U.S intelligence officials note, “The foreign drug threat will pose continued risks to U.S. public health and safety and will present a range of threats to U.S. national security interests in the coming year.”

Fentanyl is considered the top source of the unprecedented 70,000 (estimate) fatal drug overdoses in the United States in 2017, the latest year for which data is available. That year, the number of deaths from illicit drugs in the U.S. alone exceeded worldwide fatalities linked to terrorism. Some experts warn that fentanyl could be used as a WMD.

Cyber and Space Warfare 

U.S. intelligence officials identified cyber proliferation threats as a top global peril, observing:

Our adversaries and strategic competitors will increasingly use cyber capabilities — including cyber espionage, attack, and influence — to seek political, economic, and military advantage over the United States and its allies and partners. China, Russia, Iran, and North Korea increasingly use cyber operations to threaten both minds and machines in an expanding number of ways — to steal information, to influence our citizens, or to disrupt critical infrastructure.

In the report, American intelligence officials highlight “online influence operations and election interference” at the hands of Russia and China as top threats gripping the United States.

The report deems Russia and China “the greatest espionage and cyber attack threat.” Bloomberg News reported Monday that the Pentagon’s cybersecurity efforts are falling behind, citing an annual assessment of cyber threats it obtained.

U.S. intelligence officials also deemed competition in space between global rivals the United States, China, and Russia as a top threat, noting:

We assess that China and Russia are training and equipping their military space forces and fielding new anti-satellite (ASAT) weapons to hold US and allied space services at risk, even as they push for international agreements on the non-weaponization of space.

Experts have cautioned that China considers satellites — which are used to warn of a missile strike or to deploy nuclear weapons — the “Achilles heel” of the U.S. military.

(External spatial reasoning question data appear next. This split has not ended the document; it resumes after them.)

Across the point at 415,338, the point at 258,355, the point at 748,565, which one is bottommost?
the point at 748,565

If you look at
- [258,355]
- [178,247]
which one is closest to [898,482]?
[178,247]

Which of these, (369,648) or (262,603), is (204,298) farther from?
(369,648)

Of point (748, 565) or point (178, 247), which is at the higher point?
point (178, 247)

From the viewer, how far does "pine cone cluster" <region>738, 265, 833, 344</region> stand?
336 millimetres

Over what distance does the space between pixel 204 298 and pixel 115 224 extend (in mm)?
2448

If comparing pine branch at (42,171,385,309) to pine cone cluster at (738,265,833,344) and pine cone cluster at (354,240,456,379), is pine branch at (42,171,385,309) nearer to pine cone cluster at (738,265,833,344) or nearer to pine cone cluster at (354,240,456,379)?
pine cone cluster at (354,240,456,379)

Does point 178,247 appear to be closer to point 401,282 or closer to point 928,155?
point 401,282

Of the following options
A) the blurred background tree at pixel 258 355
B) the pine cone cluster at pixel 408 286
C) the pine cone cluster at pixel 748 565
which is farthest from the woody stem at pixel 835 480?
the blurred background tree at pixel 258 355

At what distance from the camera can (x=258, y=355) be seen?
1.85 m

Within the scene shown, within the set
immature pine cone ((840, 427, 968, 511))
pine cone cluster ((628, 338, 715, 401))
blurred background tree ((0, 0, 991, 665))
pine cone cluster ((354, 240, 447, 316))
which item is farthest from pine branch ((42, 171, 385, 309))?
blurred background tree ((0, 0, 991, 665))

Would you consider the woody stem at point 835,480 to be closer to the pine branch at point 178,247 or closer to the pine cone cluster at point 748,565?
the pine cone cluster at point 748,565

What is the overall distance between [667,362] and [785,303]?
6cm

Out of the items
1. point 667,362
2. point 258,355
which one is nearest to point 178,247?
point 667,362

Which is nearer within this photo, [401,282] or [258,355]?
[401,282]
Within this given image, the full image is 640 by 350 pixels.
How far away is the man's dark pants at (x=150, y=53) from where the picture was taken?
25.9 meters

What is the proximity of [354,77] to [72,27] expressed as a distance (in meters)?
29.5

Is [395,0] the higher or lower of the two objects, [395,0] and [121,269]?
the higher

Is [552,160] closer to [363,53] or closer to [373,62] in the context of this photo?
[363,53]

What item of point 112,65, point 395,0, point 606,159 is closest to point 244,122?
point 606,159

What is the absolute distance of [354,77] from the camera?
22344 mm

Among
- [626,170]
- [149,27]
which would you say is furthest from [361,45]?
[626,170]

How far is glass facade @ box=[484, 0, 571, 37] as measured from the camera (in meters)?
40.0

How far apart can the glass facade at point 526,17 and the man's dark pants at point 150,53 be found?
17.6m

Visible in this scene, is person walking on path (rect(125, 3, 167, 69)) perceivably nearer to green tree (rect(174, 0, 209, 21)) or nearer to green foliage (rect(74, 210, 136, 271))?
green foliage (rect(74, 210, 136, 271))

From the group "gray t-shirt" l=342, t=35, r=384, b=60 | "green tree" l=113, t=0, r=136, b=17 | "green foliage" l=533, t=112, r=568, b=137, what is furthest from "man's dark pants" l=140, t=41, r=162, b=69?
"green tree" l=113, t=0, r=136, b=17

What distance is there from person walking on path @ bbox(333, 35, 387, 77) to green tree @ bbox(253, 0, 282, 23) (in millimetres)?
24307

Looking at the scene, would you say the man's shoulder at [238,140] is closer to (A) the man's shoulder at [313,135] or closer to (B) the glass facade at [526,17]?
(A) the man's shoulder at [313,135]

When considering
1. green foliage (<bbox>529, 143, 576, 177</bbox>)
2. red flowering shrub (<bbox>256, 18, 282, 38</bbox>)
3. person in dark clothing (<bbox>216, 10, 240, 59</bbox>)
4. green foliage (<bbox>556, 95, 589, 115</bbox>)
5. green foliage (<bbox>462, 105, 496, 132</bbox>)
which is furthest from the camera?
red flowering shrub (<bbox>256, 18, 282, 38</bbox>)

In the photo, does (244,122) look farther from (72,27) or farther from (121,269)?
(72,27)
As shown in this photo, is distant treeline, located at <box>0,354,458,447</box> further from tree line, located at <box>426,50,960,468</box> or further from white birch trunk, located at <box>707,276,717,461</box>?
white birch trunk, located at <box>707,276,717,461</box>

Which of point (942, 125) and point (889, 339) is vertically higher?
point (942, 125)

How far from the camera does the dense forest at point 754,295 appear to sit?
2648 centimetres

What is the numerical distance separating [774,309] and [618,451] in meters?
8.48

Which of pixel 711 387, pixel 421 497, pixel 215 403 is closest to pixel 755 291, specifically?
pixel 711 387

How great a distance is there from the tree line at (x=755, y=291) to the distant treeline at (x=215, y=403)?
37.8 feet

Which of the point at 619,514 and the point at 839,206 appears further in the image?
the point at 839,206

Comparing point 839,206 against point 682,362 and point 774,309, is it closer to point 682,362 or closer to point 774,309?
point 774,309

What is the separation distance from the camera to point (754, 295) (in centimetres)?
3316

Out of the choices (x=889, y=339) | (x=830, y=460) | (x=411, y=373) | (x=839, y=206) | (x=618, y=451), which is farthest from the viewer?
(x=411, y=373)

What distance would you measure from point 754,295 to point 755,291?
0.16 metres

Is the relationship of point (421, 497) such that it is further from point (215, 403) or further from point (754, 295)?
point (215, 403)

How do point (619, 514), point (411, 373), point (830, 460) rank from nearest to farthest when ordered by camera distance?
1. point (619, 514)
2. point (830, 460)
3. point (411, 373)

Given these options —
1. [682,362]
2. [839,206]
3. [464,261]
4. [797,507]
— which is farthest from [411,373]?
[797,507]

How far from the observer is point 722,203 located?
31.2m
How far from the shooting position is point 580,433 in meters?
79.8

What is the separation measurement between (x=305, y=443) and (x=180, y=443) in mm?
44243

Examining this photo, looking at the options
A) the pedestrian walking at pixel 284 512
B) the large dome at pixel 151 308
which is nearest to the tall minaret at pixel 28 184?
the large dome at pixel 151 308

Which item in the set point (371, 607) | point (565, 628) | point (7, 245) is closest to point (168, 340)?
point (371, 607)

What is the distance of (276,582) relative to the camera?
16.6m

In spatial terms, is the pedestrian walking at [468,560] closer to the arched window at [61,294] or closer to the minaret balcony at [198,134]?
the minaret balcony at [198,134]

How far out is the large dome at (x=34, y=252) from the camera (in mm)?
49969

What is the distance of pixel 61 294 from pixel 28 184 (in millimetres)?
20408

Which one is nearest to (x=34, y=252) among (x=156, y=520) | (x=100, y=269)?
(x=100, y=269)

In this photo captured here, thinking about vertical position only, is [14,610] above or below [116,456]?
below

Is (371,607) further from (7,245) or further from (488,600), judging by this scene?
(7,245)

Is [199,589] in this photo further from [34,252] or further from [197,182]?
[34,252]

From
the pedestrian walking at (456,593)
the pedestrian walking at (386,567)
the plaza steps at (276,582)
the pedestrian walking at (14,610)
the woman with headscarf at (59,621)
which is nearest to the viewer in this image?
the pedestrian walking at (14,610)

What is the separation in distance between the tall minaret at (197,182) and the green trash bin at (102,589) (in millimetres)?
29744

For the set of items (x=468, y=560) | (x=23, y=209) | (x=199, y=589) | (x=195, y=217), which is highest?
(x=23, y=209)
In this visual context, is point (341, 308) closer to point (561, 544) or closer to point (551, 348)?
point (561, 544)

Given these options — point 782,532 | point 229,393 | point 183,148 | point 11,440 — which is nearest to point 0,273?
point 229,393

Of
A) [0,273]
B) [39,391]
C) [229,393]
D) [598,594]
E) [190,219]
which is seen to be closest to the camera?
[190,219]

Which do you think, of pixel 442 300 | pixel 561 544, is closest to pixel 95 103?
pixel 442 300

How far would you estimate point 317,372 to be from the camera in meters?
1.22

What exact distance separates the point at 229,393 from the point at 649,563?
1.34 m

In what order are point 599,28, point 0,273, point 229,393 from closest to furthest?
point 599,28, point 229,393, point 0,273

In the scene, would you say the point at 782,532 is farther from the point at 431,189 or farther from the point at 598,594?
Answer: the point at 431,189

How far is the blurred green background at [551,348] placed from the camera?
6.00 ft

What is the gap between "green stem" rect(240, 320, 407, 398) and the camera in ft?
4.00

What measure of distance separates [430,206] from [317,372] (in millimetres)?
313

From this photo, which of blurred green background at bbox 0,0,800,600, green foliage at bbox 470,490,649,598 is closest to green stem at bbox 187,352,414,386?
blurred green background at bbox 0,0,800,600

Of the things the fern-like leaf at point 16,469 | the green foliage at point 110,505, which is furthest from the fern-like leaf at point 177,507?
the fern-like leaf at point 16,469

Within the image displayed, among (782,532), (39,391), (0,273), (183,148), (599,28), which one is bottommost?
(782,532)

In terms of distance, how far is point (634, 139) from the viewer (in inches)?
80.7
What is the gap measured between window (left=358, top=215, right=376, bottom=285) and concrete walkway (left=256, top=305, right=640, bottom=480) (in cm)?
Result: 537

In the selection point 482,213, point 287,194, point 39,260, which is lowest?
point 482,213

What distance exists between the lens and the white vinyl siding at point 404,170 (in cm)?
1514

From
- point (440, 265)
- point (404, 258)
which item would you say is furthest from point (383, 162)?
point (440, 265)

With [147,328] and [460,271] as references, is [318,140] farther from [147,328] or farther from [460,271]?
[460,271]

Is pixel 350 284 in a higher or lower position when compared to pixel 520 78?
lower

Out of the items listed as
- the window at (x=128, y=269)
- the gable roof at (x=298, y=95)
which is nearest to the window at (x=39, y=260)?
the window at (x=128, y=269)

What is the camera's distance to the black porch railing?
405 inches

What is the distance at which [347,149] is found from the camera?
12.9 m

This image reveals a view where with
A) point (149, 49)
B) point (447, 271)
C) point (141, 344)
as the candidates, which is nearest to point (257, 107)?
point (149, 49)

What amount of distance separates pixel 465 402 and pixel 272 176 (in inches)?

China’s Belt and Road Initiative (BRI)

Echoing other U.S. officials, the American intelligence community identified Beijing’s multi-trillion dollar BRI, also known as the One Belt, One Road (OBOR) as a major threat, noting:

We assess that China’s leaders will try to extend the country’s global economic, political, and military reach while using China’s military capabilities and overseas infrastructure and energy investments under the Belt and Road Initiative to diminish US influence.

Strategic Competitors

“Threats to U.S. national security will expand and diversify in the coming year, driven in part by China and Russia as they respectively compete more intensely with the United States and its traditional allies and partners,” the report notes.

Last year, the Pentagon announced that the U.S. is moving away from the war on terror, choosing instead to primarily focus on deterring “strategic competitors” China and Russia.

The IC assessment acknowledges:

China and Russia are more aligned than at any point since the mid-1950s, and the relationship is likely to strengthen in the coming year as some of their interests, and threat perceptions converge, particularly regarding perceived US unilateralism and interventionism and Western promotion of democratic values and human rights.

Early last year, the Global Firepower (GFP) index, which ranks 133 countries annually, suggested that the militaries of China and Russia together outrank their U.S. rival, considered the most powerful in the world.

The assessment also lists climate change, assaults on religious freedom, counterintelligence, and “violent ethno-supremacist and ultranationalist groups in Europe,” among others, as top threats facing the United States.